Text passage:
((

Wednesday, January 2, 2013

Top Ten Shakespeare quotes :)

Welcome to a new year and more blogging from me. Leaving behind a hard year...and now I'm looking forward to a year of more writing than the year I left. I felt 2012 struggled hard leaving us behind, it rained and almost raged for having to go... but 2013 won, and we get to start over again.
Some of us have resolutions we know we most definitely are going to break. Some of us know for a fact that this is going to be our year. Some of us feel just the same as yesterday. And some of us make lists of their favorite Shakespeare quotes.
I was going to make this a big one, listing my favorite hundred quotes, but the task just grew and grew in my head to the point where I felt it wasn't fun anymore. And I want to have fun writing this... So, I'm going to list my ten favorite quotes, and I'm going to add a small "Why-this-quote" to them... This is not in any way based on expertise or knowledge, only a Shakespeare enthusiast finding some of the quotes that lingers in mind. And probably, when I think about it, I could have chosen differently, and one day, maybe I will (because let's face it, there's an awful lot to choose from...), but for now these are MY choices.

Yay, starting 2013 with a Much Ado About Nothing- List... what better way to start a year?

10.
"... To sleep! perchance to dream: - ay, there's the rub;
For in that sleep of death what dreams may come,
When we have shuffled off this mortal coil,
Must give us pause: ..."

This quote comes from the well known To be, or not to be - speech, made famous by the Prince of Denmark, our Hamlet.
What he says here is pretty daunting to me, and it always makes me think about mortality, and what's on the other side, if there is an other side, and will I like it?
And also, I'm a fan of funny words, and this small quote holds many, maybe not funny, but certainly interesting words. Shuffled, perchance, coil, rub... And it makes sense.

))

Task requirements:
[A] Which words from the Hamlet passage does the Shakespeare quotes blog post single out as interesting?
[B] Continue the Shakespeare quotes blog post from where it stops.

Excerpted records:
((

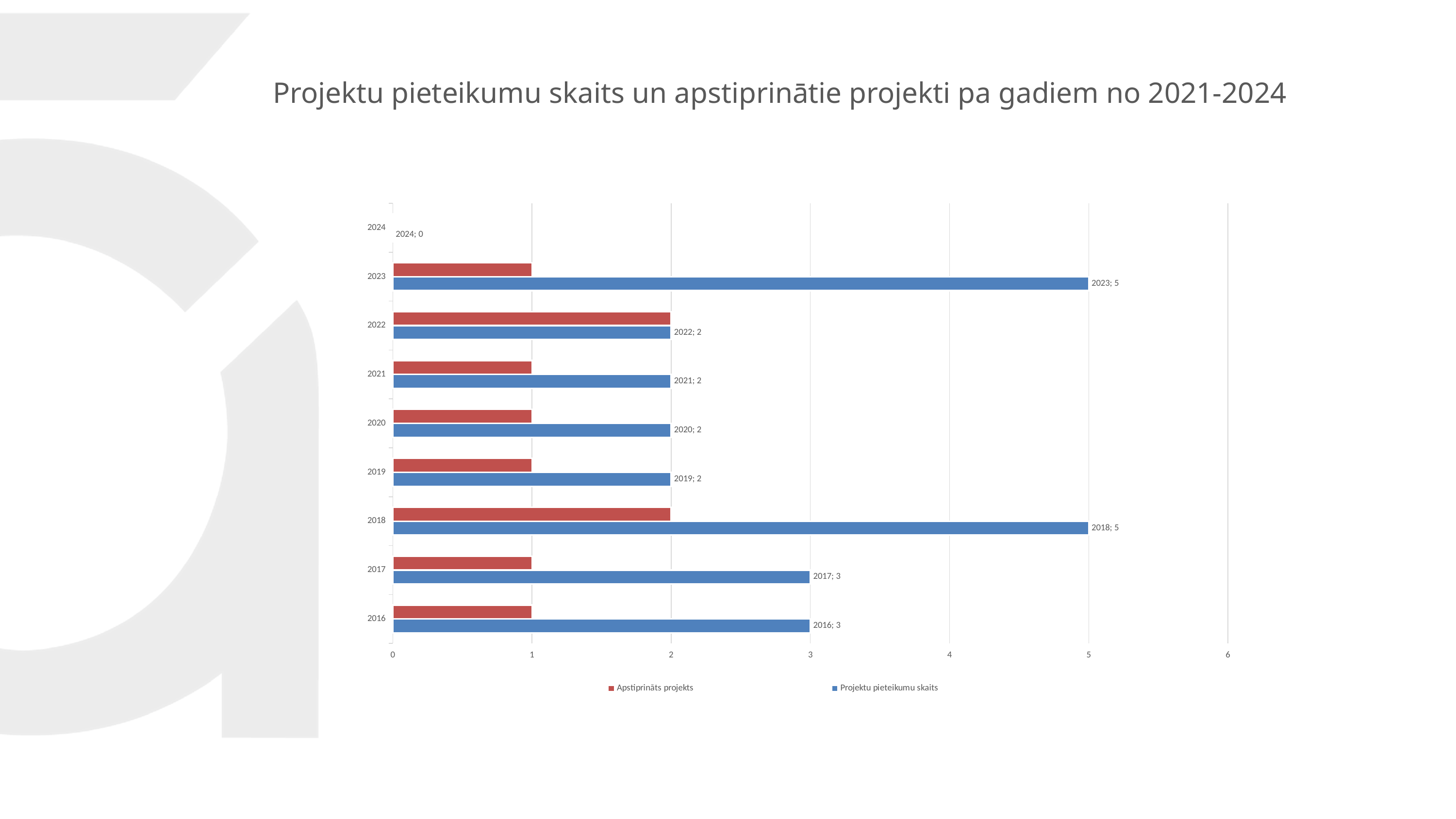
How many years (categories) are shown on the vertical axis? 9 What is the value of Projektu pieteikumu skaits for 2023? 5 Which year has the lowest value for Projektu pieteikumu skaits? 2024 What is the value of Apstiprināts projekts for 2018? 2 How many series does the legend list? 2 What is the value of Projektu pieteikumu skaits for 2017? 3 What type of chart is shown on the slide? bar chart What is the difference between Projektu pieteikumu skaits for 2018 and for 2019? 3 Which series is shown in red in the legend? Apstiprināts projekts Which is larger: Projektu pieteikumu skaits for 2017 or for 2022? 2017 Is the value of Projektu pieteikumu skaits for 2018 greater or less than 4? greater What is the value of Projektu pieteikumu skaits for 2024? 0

))
((

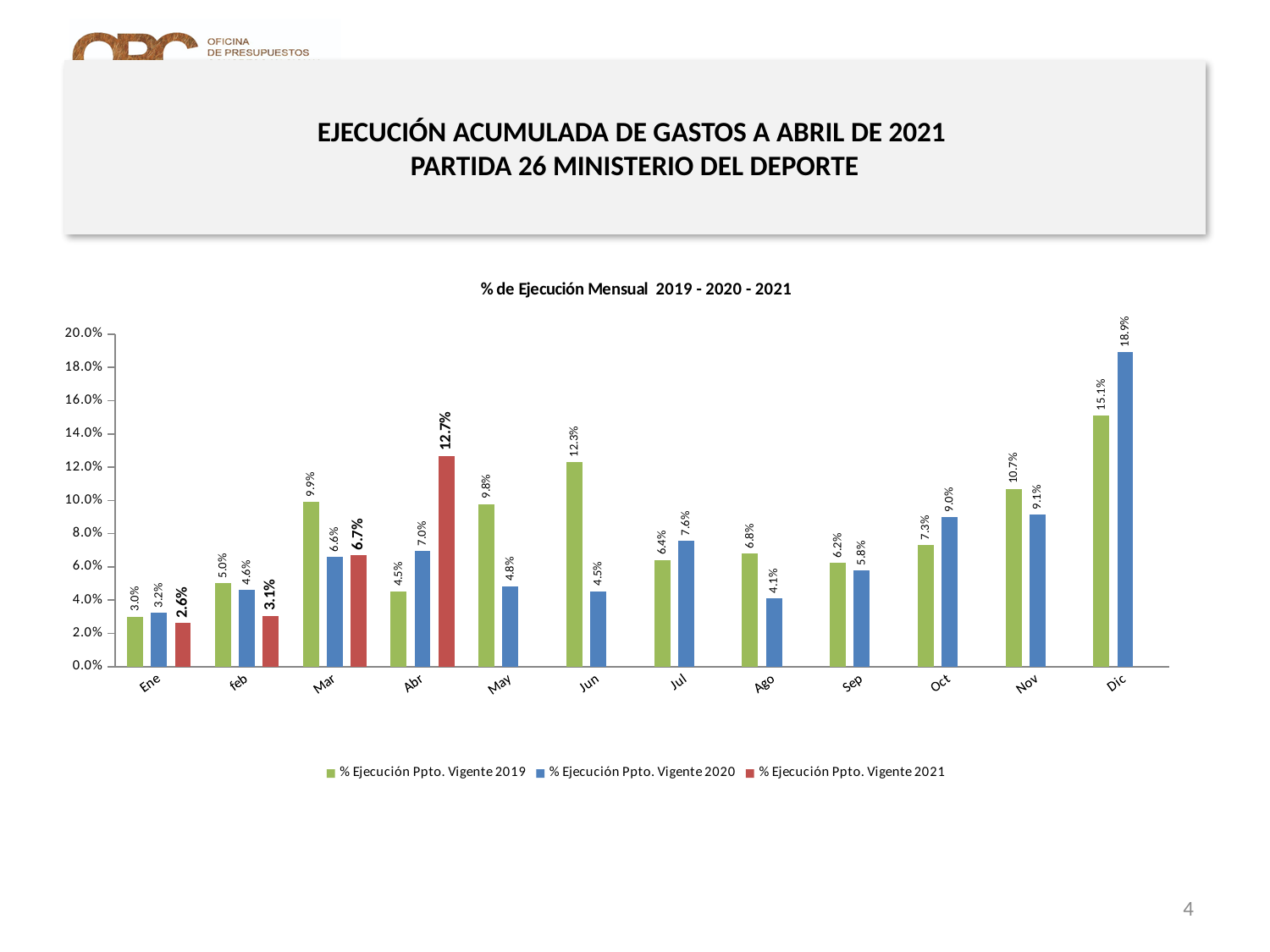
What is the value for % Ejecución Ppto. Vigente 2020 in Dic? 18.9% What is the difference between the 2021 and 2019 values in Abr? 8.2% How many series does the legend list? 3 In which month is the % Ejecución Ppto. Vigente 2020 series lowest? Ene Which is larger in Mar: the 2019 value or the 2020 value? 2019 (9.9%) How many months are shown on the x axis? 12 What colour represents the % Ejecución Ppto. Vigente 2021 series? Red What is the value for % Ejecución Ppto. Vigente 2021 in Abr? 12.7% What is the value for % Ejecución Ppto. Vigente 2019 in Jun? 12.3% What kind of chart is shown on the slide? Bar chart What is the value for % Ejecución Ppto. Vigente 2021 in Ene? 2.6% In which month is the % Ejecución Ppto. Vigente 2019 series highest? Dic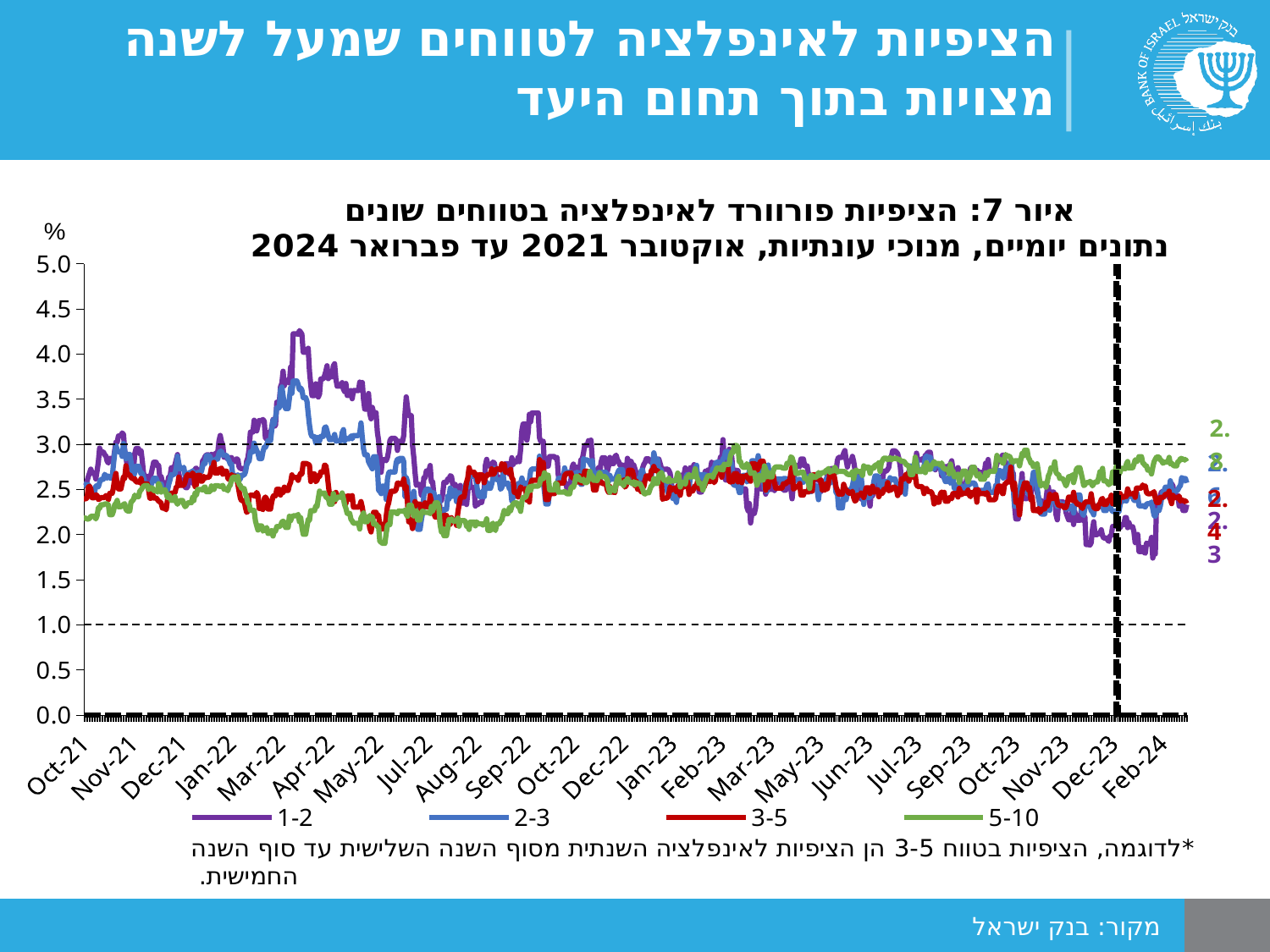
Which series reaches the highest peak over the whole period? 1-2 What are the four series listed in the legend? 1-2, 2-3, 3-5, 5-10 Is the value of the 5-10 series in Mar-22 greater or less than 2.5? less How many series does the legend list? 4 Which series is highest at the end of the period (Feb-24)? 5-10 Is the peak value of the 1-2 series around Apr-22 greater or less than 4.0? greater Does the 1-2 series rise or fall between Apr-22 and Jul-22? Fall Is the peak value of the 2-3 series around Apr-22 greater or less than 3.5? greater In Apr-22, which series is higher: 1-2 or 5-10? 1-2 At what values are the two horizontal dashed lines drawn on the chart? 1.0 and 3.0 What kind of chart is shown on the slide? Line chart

))

Numbered responses:
[A] Shuffled, perchance, coil, rub

[B]
I have gone in detail about To be or not to be in an earlier entry, so I won't do that here. But this was certainly one of the collections of thoughts of Shakespeare that had me take an interest in the complete works...

9.
"... How did you dare to trade and traffic with Macbeth
In riddles and affairs of death;..."

This comes from The Scottish Play. I just love the supernatural twist in this story. And it will always be a bad thing to sell ones soul to the devil, or in this case, Hecate (The mistress of all charms). She comes to the earth to shout at the three witches... and in her monologue she really lets them have it in a true Shakespearian shouting match. It drips of evil. But what really bothers her is that she wasn't allowed to be a part of the fun. No worries, from this point she's in the game...
I love the tragedies. They can sometimes be silly funny :-)

8.
"...Double, double toil and trouble;
Fire, burn; and, caldron, bubble.
Cool it with a baboon's blood,
Then the charm is firm and good."
...
"By the pricking of my thumbs,
Something wicked this way comes:- ...."

Still in Scotland... And still in the supernatural world. The witches are standing over their caldron, mixing up their plans in liquid form... Just remember the time this was written, people feared God and Devil, people feared not believing... and here comes Shakespeare presenting evil and devilry on stage... awesome. Some voices in my life (my late fiancé for one) is certain that Macbeth has been written by two different authors, that there is such a big difference between the supernatural parts and the dramatic parts, that it cannot have been penned by the same man. I believe that that kind of duality in an author is perfectly possible. Though, arguing my case now is harder...I'm not giving up, though, I am a purist when it comes to Shakespeare, and no fabricated evidence hidden in rivers in America can convince me otherwise...Some of the people who want to believe that Shakespeare wasn't Shakespeare are out of line in their search for conspiracies and far fetched theories. It all boils down to one undeniable fact... the plays are here, and they have been written. They exist, and they are alive many hundred years after they were conceived, and Shakespeare or not, they were written. But, the unity in the complete works is in my mind completely present, and for these reasons alone, William Shakespeare is the biggest there ever was, and I have no doubt he was the man behind the words.

7.
"Here's the smell of blood still: all the perfumes of Arabia will not sweeten this little hand..."

Last quote from Macbeth, promise. This is Lady Macbeth who has finally lost her marbles. And in my younger days I had a dream of becoming an actress, so I learned this scene by heart. Didn't quite know what I was going to use it for, but I figured I would be a brilliant Lady Macbeth, properly mad as a box of frogs, or a box of cats, or a box of badgers... imagine being locked in a box, and you would lose the plot too... I don't think I'll ever become an actress, but I still think I would present a brilliant Lady Macbeth :-)

6.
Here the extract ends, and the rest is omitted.